• WHAT TO DO:
The answer must be every line of the data that holds the word "average".

• INPUT DATA:
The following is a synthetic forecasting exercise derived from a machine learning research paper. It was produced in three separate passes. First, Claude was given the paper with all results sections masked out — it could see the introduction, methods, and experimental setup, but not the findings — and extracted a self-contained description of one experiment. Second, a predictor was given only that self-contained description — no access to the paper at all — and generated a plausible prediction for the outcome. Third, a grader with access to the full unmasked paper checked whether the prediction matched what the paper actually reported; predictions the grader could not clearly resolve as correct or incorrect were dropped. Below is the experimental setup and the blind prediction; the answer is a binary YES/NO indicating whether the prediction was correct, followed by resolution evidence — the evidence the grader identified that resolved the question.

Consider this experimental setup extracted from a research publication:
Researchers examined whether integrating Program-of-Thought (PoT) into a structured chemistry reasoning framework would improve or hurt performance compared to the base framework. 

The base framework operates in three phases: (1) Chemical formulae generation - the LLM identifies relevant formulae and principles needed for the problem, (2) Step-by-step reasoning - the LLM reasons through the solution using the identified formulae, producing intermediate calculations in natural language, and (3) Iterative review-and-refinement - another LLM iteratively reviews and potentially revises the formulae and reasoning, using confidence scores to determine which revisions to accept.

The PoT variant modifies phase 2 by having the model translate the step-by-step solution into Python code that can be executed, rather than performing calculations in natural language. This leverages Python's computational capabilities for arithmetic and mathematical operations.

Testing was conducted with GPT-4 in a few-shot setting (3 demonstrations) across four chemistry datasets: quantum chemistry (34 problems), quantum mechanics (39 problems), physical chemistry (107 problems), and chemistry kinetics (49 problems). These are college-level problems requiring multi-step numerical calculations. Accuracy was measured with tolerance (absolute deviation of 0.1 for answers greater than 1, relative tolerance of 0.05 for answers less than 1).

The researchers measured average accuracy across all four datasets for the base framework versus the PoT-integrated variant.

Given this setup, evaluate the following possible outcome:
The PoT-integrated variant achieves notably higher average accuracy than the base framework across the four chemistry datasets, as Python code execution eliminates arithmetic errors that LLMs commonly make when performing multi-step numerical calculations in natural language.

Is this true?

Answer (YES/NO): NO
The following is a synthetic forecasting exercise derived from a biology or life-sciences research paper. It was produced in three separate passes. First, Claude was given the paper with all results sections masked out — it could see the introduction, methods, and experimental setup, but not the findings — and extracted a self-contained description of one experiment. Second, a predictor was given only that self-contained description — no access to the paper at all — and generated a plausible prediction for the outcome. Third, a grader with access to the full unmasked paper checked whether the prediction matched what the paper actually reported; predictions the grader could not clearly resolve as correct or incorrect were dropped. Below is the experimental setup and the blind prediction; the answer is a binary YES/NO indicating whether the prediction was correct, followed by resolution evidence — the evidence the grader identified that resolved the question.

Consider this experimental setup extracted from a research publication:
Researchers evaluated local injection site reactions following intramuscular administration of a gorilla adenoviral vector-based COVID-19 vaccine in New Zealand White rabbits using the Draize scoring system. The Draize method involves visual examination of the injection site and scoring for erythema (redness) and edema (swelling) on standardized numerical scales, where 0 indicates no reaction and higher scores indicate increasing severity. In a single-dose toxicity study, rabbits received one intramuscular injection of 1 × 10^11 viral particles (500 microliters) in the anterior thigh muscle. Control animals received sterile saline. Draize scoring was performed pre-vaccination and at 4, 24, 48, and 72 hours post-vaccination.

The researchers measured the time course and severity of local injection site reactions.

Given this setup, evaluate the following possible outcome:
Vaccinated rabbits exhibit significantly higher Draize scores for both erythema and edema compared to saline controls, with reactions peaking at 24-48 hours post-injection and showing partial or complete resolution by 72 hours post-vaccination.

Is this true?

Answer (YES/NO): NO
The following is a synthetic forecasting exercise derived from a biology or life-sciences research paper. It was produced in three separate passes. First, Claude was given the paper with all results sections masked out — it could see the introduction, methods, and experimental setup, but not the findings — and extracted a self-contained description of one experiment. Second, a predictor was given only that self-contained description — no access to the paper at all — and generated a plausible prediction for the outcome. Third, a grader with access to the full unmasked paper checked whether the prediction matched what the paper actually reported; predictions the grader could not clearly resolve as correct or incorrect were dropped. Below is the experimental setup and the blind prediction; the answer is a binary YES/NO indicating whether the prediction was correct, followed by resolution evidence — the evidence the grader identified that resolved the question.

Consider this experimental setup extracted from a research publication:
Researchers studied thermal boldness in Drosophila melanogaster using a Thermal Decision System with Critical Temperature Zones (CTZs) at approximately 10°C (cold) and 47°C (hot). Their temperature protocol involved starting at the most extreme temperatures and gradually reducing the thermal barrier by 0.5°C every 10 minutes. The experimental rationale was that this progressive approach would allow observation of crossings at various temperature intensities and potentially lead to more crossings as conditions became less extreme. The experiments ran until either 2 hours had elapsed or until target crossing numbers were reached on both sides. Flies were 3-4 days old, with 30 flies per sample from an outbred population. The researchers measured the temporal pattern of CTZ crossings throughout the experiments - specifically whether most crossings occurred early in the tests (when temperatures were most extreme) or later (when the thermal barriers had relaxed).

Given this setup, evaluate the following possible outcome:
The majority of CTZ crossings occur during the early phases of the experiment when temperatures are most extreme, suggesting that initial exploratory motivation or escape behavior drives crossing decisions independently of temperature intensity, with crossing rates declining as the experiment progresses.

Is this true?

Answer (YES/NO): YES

==

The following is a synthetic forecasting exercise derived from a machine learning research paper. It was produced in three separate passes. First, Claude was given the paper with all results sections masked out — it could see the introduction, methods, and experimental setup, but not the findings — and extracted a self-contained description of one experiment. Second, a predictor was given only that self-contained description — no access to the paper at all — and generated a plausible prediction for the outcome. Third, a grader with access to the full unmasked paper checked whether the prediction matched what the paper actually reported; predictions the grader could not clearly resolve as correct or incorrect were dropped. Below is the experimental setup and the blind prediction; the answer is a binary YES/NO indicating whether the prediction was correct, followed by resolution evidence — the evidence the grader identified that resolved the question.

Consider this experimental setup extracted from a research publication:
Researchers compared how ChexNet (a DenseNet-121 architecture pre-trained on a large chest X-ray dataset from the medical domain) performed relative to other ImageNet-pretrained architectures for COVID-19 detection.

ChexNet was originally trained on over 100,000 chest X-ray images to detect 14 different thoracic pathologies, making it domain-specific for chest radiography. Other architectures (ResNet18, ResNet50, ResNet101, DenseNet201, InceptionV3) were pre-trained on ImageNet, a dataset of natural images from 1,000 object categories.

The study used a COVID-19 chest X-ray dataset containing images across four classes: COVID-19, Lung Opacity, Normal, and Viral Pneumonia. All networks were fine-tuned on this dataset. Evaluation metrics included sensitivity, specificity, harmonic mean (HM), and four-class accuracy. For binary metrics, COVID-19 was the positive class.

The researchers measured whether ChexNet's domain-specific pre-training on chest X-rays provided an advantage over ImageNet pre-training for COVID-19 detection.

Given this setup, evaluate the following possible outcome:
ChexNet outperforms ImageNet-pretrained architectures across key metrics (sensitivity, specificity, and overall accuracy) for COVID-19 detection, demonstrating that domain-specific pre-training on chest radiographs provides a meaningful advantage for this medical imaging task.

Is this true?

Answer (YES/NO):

* * *

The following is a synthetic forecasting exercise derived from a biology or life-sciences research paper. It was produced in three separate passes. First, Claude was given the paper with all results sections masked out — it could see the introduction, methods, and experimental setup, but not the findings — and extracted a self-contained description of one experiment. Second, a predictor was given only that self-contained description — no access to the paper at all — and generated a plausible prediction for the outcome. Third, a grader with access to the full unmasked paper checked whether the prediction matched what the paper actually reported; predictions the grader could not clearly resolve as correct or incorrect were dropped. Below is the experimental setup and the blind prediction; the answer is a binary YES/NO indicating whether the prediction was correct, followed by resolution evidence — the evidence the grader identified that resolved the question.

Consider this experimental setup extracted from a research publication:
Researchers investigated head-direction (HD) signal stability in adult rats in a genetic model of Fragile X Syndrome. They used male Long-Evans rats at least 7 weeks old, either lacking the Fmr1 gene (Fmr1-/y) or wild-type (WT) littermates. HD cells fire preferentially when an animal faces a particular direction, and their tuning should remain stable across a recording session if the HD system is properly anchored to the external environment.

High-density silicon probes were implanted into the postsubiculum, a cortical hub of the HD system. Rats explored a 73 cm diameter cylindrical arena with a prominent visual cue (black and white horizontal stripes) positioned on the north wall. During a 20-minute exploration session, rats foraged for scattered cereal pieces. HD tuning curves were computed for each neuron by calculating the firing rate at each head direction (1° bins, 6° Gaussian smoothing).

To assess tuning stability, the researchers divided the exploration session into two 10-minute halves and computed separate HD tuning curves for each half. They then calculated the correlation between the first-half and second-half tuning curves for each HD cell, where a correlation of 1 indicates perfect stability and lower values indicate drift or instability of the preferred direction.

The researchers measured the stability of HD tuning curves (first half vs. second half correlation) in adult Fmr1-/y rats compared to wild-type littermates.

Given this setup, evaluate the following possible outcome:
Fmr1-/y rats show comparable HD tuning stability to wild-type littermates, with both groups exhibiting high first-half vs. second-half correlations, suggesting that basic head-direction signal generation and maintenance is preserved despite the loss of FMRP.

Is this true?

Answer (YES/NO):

• ANSWER FOR THE TASK:
The researchers measured average accuracy across all four datasets for the base framework versus the PoT-integrated variant.
The PoT-integrated variant achieves notably higher average accuracy than the base framework across the four chemistry datasets, as Python code execution eliminates arithmetic errors that LLMs commonly make when performing multi-step numerical calculations in natural language.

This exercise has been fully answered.